Andy Russell scored the final try to punctuate the triumph for Jebel Ali Dragons over Dubai Hurricanes after Imad Reyal, Richie Leyden, Sean Crombie and Dan Bell had earlier crossed for scores in the UAE Rugby Premiership final, reports Paul Radley.
Motivated Dragons breath fire and Hurricanes get burnt
Dragons 37 Hurricanes 8
Jebel Ali Dragons – Tries: Reyal, Leyden, Crombie, Bell, Russell; Cons: Strang 2, Bell; Pens: Bell 2
Dubai Hurricanes – Tries: Coupland; Pens: Powell
Red card – Harry Woods (Hurricanes)
Man of the match – Andy Russell (Dragons)
DUBAI // Four major trophies in 12 months. Zero finals lost in that time. Two wins in a month over Dubai Hurricanes. Champions of West Asia. Dual champions of the UAE. A 29-point victory margin in the final, even though they passed up the chance of 16 more.
Point proven? Jebel Ali Dragons would like to think so.
“I never doubted us, despite the fact our forwards aren’t great and some of our players are over the hill,” said Ross Mills, the coach of the victorious Dragons.
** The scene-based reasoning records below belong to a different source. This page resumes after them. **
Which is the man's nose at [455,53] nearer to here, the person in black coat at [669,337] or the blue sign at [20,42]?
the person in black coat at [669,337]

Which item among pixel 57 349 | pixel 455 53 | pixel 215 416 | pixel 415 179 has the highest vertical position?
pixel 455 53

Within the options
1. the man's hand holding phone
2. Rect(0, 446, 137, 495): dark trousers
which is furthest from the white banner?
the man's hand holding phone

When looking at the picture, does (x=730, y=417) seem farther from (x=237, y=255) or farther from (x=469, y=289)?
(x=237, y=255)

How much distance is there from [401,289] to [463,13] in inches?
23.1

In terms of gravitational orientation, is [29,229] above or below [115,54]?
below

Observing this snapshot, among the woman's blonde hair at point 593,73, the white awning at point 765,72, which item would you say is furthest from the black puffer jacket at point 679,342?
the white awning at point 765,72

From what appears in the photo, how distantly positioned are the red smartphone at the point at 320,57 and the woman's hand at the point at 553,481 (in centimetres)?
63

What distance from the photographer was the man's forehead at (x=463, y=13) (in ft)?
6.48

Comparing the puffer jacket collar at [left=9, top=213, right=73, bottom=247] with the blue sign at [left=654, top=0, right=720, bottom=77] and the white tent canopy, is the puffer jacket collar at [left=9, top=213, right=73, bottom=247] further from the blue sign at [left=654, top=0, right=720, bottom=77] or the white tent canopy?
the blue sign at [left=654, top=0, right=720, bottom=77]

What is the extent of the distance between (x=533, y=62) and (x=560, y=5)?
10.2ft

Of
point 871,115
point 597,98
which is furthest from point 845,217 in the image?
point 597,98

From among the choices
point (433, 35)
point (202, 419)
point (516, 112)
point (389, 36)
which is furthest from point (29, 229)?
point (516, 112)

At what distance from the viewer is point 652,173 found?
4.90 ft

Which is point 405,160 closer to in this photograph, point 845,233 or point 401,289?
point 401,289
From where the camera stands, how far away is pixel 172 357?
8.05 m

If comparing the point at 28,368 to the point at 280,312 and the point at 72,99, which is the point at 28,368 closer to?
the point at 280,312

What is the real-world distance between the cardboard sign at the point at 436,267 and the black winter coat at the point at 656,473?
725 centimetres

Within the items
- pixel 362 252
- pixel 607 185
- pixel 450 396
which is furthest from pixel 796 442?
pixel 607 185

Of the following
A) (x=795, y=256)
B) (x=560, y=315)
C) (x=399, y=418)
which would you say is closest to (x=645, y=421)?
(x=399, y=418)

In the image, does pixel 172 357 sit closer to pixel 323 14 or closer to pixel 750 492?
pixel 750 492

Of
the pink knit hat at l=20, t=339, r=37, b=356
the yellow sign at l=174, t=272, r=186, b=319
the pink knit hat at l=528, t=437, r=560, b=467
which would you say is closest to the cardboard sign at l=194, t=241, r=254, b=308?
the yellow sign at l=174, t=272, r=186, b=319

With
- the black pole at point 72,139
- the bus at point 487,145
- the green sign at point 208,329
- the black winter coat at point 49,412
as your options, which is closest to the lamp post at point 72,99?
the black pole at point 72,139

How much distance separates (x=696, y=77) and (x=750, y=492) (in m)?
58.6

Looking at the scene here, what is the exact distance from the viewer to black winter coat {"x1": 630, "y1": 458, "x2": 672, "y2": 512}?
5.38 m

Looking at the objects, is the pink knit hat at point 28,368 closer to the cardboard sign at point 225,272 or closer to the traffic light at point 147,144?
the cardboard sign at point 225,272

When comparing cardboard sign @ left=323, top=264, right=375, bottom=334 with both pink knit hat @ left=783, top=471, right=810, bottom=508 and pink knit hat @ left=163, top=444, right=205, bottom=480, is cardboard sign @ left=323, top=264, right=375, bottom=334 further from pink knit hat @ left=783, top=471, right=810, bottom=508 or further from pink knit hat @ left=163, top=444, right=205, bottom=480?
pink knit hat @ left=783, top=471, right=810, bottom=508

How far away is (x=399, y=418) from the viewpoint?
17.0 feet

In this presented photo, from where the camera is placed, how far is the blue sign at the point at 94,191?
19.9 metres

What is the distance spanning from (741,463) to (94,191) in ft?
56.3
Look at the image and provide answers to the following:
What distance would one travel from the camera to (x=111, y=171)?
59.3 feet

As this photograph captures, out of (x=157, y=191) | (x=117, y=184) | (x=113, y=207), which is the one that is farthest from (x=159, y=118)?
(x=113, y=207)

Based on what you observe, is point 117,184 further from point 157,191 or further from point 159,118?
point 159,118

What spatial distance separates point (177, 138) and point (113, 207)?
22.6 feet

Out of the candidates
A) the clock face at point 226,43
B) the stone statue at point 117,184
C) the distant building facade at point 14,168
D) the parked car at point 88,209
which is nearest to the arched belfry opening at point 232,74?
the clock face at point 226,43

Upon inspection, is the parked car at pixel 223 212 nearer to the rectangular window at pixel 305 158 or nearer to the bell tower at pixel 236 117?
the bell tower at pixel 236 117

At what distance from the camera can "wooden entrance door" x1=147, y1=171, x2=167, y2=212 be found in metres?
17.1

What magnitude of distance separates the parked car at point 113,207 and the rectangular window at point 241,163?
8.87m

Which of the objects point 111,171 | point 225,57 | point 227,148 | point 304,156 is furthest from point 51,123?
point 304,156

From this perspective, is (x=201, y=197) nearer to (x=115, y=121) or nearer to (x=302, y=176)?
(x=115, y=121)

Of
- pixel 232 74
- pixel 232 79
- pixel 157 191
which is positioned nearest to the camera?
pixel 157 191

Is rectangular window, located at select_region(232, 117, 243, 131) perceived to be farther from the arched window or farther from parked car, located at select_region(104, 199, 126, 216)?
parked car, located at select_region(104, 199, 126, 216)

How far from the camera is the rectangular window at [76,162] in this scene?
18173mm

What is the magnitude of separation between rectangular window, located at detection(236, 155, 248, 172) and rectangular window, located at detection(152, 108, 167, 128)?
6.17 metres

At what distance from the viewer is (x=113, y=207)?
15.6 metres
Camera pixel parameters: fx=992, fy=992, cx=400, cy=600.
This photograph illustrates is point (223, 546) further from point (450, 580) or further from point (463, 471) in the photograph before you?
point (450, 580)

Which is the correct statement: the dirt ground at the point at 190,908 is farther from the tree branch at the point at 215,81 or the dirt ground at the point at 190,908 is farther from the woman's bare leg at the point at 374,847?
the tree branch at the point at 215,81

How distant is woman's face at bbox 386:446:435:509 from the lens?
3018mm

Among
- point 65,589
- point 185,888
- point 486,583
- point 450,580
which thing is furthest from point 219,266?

Suffice to say, the comment was loaded. The Dragons were intensely irked by fault-finding in the build-up to the game – and their doubters were not exclusively from the Hurricanes, either.
Mills admitted he used the unkind analysis to motivate his players before the game.
Rather than pinning newspaper clippings to the wall of the dressing room Portakabins at the Centre of Excellence, he put them in letters addressed to the players. That way, they would not miss reading them.
“I printed off two particular articles, put them in envelopes for each individual player and part of our warm-up was just to read those articles,” Mills said.
“Sometimes it helps a player when they see what other clubs think, what their players and head coach think of your players.
“We read them then crumpled them up and put them in the bin. We said, right, 30 minutes till kick-off, we have a job to do, let’s go out and do it. That’s what we did.”
Sean Crombie, the Dragons captain for the night in the absence of Taif Al Delamie, said he was unaffected by his coach’s ploy – but acknowledged it had worked to rile some of his colleagues.
“I got handed that and, to be honest, I threw it back in my bag,” said Crombie, the former Scotland sevens hooker who is four from four in major finals since moving to Dubai, just over a year ago.
“Other guys read it and it is their choice – everyone has their own individual ways of psyching themselves up.
“If that got them angry, then by all means. I hope we have earned a bit more respect by this.
“A lot of us have played to a good enough level to know to ignore it, but in the back of your head it is always ticking.
“In terms of finals, it is probably the best we have played, considering the difficulties leading into it and the way the guys reacted to it.”
The Dragons said before the game they would prefer to let their rugby do the talking. They did. So loudly it echoed.
Sometimes it seems as though the only way the Dragons backline could get any better when they play like this would be if they were made of chocolate.
Al Delamie and Kris Greene were absent, on holiday in Miami, after winning a competition.
So the host club had to make do with Andy Russell and Ross Samson filling the breach instead. Hard times.
Russell scored the final try to punctuate the triumph, after Imad Reyal, Richie Leyden, Crombie and Dan Bell had earlier crossed for scores.
The fact the Hurricanes were down to 14 men by the end after Harry Woods was red-carded for dropping his shoulder onto Reyal, was merely an ugly side issue.
When a variety of players headed from the away dressing room dressed to the nines as they went to catch the end of a wedding reception of a club colleague, they also wore glum faces.
“The better team won and the Dragons wanted it more, right from the very start,” said Guy Potter, the captain of the defeated side.
“Everyone said in the build-up to the match that whoever won in the tight would come away with the victory, and the score line reflects how the forwards battle was won.
“We were standoffish, complacent, and credit to the Dragons, they played very well. When they moved it wide, they did it quickly and with great efficiency.”